- [Brano selezionato]
------------------------------------

Anche modellini a grandezza natuale sono ospitati nel Museo ebraico di Mosca (Foto: Emmanuel Grynszpan)
Il presidente israeliano Shimon Peres si è recato a Mosca per l’inaugurazione di quello che di fatto è ora il più grande museo ebraico del mondo. Occupa l’intera superficie di 8.500 metri quadrati del “Garage Bakhmetievski”, un edificio costruttivista del 1927 realizzato dall'architetto Konstantin Melnikov che fino al 2011 ospitava un centro di arte contemporanea molto frequentato. La federazione delle comunità ebraiche russe, proprietaria dell’immobile dal 2001, accarezzava l’idea di aprirlo da una decina d’anni e ciò è diventato possibile grazie al lungo lavoro di ricerca necessario a reperire finanziamenti per 50 milioni di dollari da donatori privati.
Il risultato è straordinario: per il concetto ispiratore, per la preziosità delle sue raccolte e le emozioni che assicura, il museo rientra sin dalla sua inaugurazione tra i luoghi imperdibili da visitare nella capitale russa, città per altro non avara di mete interessanti. “Abbiamo concepito il museo come un percorso cronologico intorno a due assi, che riconducono entrambe alla Seconda Guerra Mondiale - spiega Ralph Appelbaum, ideatore del museo. - A esclusione del carro armato T-34, che ha liberato l’Europa, avevamo pochi oggetti originali da esporre, ma abbiamo concentrato i nostri sforzi sulla raccolta di documenti e sui documentari”.

------------------------------------

- [Dati forniti]
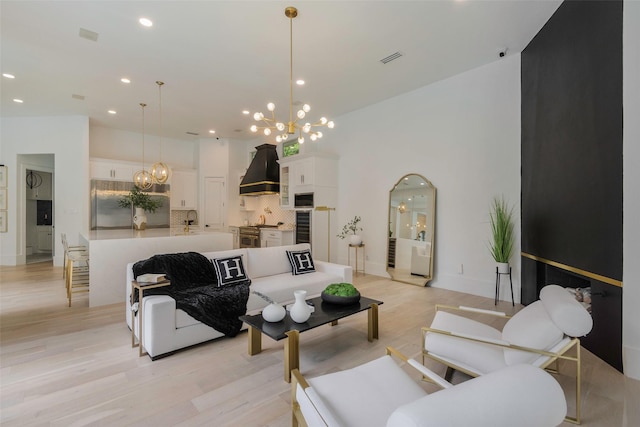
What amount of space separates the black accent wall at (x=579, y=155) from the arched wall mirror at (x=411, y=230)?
1.45m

------------------------------------

- [Descrizione del compito] Secondo il brano sul Museo ebraico di Mosca, quale architetto realizzò il "Garage Bakhmetievski" e in quale anno?

- [Esito del compito] L'architetto Konstantin Melnikov, nel 1927.